FED UP WITH HIGH INFLATION, FED TO RAISE INTEREST RATE MORE THAN PLANNED

The U.S. Federal Reserve has signaled that it will raise its key interest rate by a half-point when its Open Market Committee meets this week. That was the word on Wall Street before last Friday’s inflation numbers hit Main Street.

As we have noted.  With May’s unrelenting 8.6-percent inflation rate, a 40-year high, a growing number of analysts and investors speculate that the Fed might boost its rate by three-quarters of a point. 

The Fed had indicated a plan to lift rates by a half-point at every committee meeting this year. 

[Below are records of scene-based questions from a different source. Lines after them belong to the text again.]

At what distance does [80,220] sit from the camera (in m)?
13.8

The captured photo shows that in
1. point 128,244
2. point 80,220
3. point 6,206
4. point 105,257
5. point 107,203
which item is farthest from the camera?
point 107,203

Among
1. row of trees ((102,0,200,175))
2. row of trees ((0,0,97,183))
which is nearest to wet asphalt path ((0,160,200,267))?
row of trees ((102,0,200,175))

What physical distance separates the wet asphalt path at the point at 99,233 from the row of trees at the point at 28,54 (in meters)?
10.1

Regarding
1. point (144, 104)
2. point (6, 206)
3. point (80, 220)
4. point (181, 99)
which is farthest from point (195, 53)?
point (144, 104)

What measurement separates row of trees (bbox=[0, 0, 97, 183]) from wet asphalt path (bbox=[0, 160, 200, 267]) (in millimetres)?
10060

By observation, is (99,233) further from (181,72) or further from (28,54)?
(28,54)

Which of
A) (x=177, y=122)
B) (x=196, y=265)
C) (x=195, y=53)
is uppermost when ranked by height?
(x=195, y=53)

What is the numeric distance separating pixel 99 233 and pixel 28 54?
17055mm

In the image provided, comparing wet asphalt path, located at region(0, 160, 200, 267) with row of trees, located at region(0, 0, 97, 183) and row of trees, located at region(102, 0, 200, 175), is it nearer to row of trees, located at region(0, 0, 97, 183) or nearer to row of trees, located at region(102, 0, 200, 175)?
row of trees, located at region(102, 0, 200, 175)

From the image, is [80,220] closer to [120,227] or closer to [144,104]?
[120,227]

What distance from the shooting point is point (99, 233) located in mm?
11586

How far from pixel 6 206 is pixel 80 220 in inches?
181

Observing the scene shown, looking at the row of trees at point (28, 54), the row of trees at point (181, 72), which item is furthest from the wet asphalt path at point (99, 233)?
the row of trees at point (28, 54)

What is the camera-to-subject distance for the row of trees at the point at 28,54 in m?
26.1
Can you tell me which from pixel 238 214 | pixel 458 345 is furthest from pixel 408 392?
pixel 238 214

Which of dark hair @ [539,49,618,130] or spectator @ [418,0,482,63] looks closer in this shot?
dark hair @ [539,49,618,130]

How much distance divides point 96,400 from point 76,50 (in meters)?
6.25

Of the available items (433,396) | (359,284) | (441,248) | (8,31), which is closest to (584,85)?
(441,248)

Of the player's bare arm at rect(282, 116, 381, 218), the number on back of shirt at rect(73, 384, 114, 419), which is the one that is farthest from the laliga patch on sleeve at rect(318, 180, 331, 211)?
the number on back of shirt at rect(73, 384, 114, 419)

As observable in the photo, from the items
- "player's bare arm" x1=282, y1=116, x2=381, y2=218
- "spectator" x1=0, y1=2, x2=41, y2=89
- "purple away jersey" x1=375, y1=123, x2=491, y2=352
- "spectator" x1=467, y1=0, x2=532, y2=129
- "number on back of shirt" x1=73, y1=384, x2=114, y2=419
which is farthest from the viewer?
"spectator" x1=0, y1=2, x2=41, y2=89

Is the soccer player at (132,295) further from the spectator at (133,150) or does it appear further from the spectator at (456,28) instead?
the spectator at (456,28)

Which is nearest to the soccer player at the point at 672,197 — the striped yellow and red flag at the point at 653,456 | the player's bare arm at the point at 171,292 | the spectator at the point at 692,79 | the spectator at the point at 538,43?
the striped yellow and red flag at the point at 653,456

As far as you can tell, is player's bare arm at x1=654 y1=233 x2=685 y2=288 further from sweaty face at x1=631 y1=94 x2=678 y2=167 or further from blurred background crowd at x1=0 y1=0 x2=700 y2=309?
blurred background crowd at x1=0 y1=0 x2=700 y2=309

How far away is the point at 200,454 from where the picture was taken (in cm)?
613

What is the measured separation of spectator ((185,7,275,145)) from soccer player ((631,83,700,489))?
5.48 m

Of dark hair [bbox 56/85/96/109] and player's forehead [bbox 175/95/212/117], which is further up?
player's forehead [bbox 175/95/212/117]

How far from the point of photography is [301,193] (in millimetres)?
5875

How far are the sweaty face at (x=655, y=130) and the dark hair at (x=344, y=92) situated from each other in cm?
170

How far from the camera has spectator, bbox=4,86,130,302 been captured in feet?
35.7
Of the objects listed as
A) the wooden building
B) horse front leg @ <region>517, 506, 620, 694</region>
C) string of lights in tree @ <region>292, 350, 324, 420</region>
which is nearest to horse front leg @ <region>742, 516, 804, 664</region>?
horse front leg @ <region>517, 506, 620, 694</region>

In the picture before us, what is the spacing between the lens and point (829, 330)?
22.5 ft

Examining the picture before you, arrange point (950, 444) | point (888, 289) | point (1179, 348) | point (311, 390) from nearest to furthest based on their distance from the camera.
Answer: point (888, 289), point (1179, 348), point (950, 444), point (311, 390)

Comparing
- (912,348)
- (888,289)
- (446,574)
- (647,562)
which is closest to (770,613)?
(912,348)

However, the new inflation data may push more Fed officials to decide that the central bank should raise its rate by at least another two points before January, The Wall Street Journal added, which would require at least one hike greater than a half-point.

“What we need to see is clear and convincing evidence that inflation pressures are abating and inflation is coming down,” Fed chair Jerome Powell said in a May WSJ interview.

“If we don’t see that, we’ll have to consider moving more aggressively,” he added.

TREND FORECAST: To make a difference against inflation, interest rates have to approach the speed at which prices are growing. For example, with U.S. inflation at 8.6 percent, the Fed’s base rate would have to rise to at least 6 percent to discourage spending. 

Argentina has acted aggressively and appropriately: with inflation at 52 percent, the central bank raised its key interest rate to 44.5 percent. Factoring in compound interest, that rate offers a positive return to investors.

However, the Fed is both unwilling and unable to move rates that much that fast for fear of dumping the already-fragile economy into a recession. 

Therefore, the Fed’s gradual rate hikes will produce little direct effect on inflation. Fewer people will take out loans to buy cars and houses, but scarcity and high prices in those markets already has reduced activity in them, as we reported in our Economic and Market Overview of 24 May, 2022.

People are still spending, but now are gouging their savings accounts to continue to buy, as we noted in “Americans: Spending More, Saving Less” (7 Jun 2022). 

Recession is a cure for inflation, and we see a growing likelihood that the U.S. will slip into a recession, defined as two consecutive quarters of economic contraction, and fall through it into Dragflation, our Top 2022 Trend in which prices continue to rise, even if more slowly, amid a shrinking GDP.